The stone industry is the most rapidly growing membership sector in ETI, which has seen nine stone importers join the workers' rights organisation since 2006. They have formed their own collaborative membership group alongside ETI trade union and NGO members to tackle issues such as child labour and poor working conditions in the Indian sandstone industry.
But in recent weeks, ETI has become aware that growing numbers of non-ETI companies in the stone sector are misleading their customers by suggesting that they are members of the ETI, and by extension that their stone is "ethical".
ETI has written to several companies in the past week asking them to remove all statements that wrongly infer that they are ETI members from their websites and other promotional material.
Says Martin Cooke, ETI Director and Chair of ETI's Stone Group:
"The recent upsurge in ETI membership among stone importers is a sign of a bold new resolve within the industry to face up to some of the difficult labour standards issues that exist in supply countries.
"It is therefore all the more worrying to see some unscrupulous companies making statements which not only suggest membership of ETI but also distort what ETI membership stands for.
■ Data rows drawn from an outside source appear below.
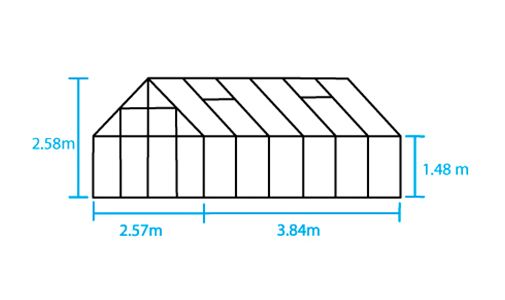 Kasvihuone Halls Magnum 9,9 m² turvalasilla, musta väri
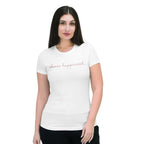 Giordano Women's Cotton Jersey Crew Neck Short Sleeve Message Print Tee-White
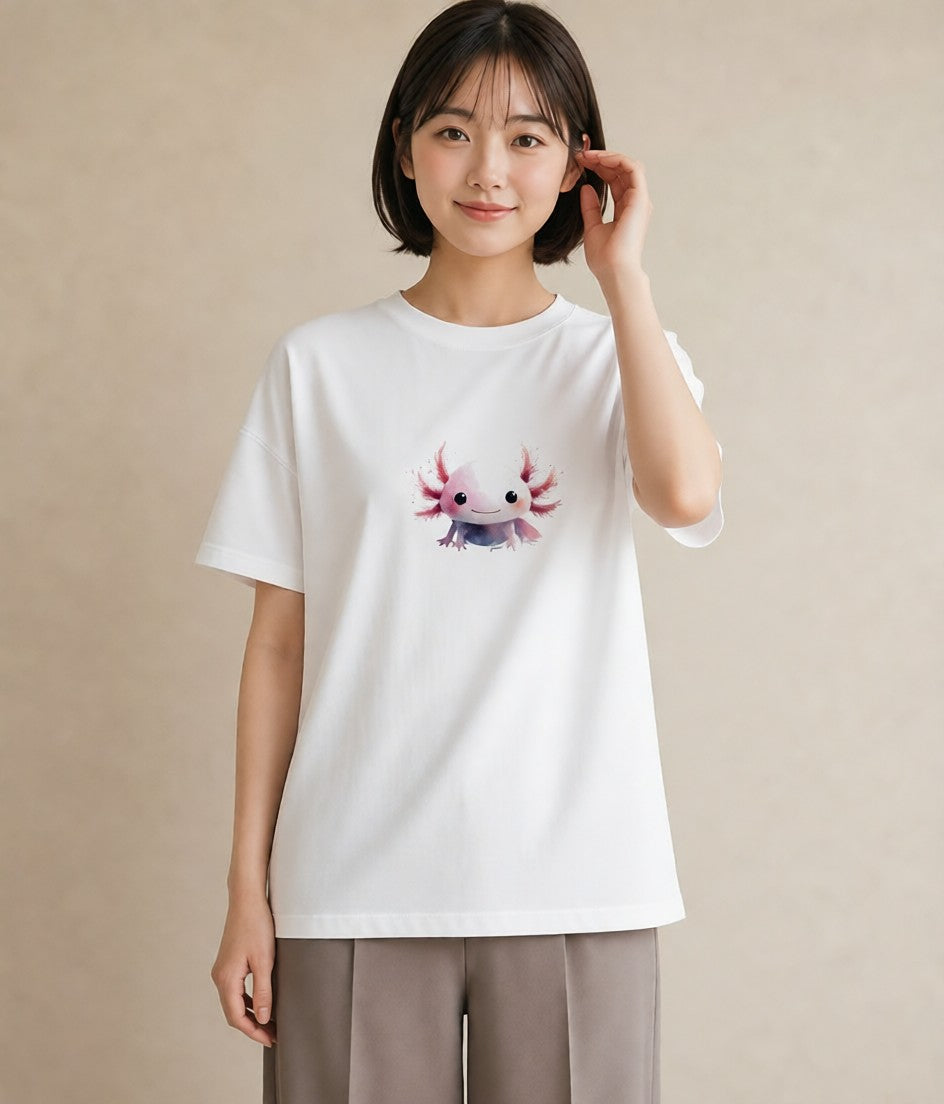 半袖Tシャツ レディース ウーパールーパー ペット 動物 イラスト 個性的 母の日 ビーチ 白T YMAZO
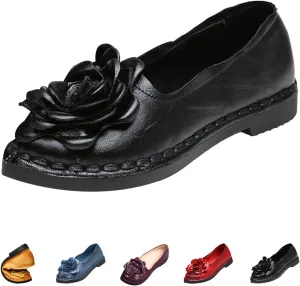 Women's Leather Pointed-Toe Slip On Dress Shoes,Vintage Handmade Flower Comfort Ox Softsole Casual Dating Flat Loafers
This threatens to undermine the credibility of ETI and ethical trade in general. We take such abuses extremely seriously". Where unauthorised use is made of the ETI logo or of copyrighted pictures on websites and brochures, we will not hesitate to take legal action, if necessary."
"Our members demonstrate their commitment to ethical trade by their actions, not be making unsubstantiated claims to be 'ethical'
"We are not an accreditation body. We do not accredit auditors, certify workplaces or label products as compliant with our Base Code.
"The ETI Stone Group meets regularly to share best practice in tackling workers' issues in the stone sector. We work closely with parallel organisations in the Netherlands, Germany and Scandinavia, whose members are importing often from the same sources, particularly in India and China."
ETI member companies within the stone sector are: Marshalls, Brett Landscaping, BBS Granite Concepts Ltd, DNS Stones, London Stone Paving Ltd, Natural Paving Products, Unique Building Products, Pavestone and Stone Masters.
Last year ITN highlighted the harsh conditions in the Rajasthan stone industry, which supplies 250,000 tonnes of sandstone to the UK.
Often working without appropriate safety equipment, workers are vulnerable to serious accidents and health problems, including silicosis, which can lead to premature death.